WORK TASK —
Where in the entries below does "site" appear? Copy every line that has it.

============================================================

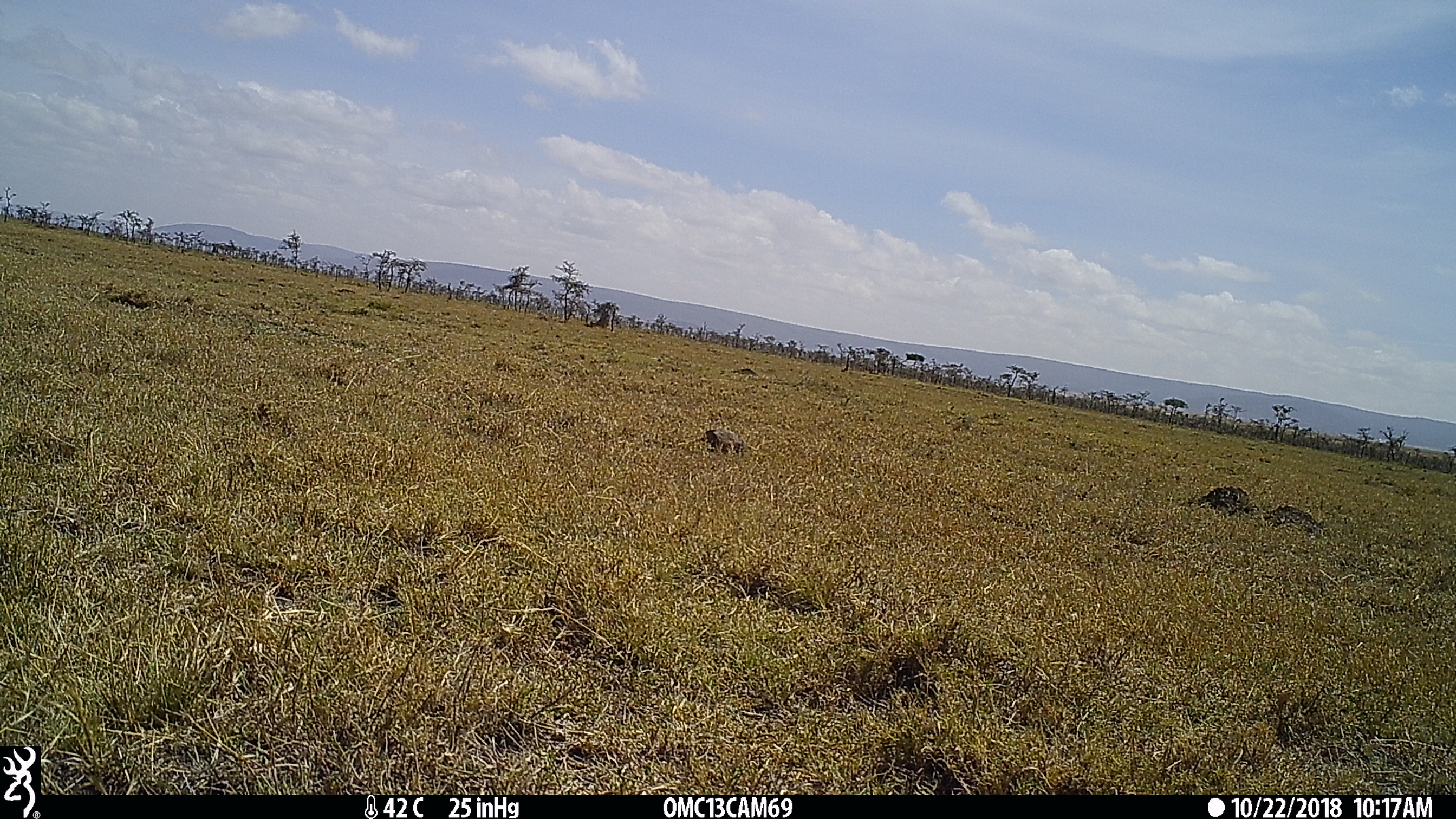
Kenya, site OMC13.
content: unidentified animal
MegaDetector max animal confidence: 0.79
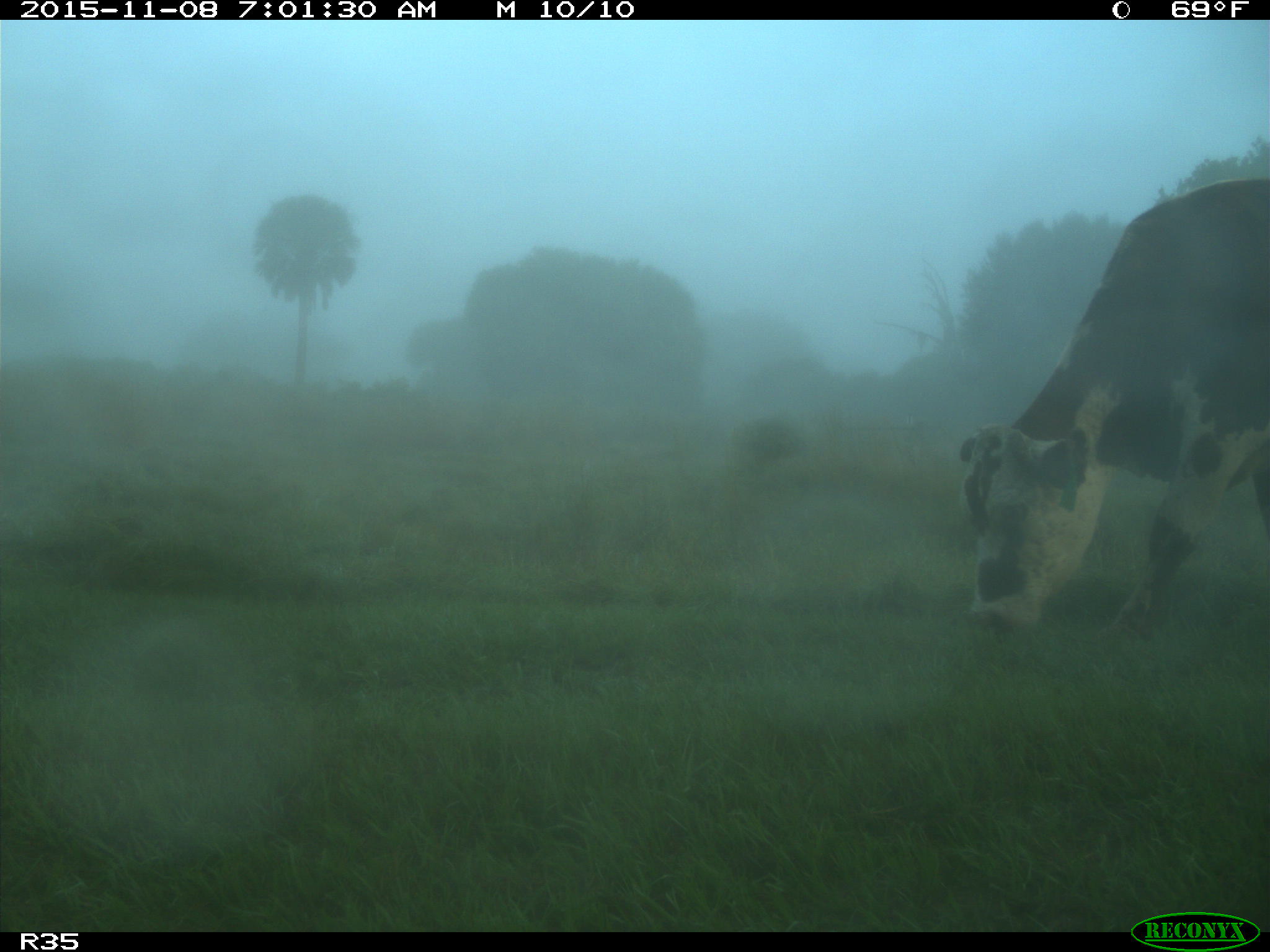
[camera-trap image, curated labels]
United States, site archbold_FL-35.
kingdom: Animalia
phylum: Chordata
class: Mammalia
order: Artiodactyla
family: Bovidae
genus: Bos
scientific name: Bos taurus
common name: domestic cow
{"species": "Bos taurus (domestic cow)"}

============================================================

TASK OUTPUT —
Kenya, site OMC13.
United States, site archbold_FL-35.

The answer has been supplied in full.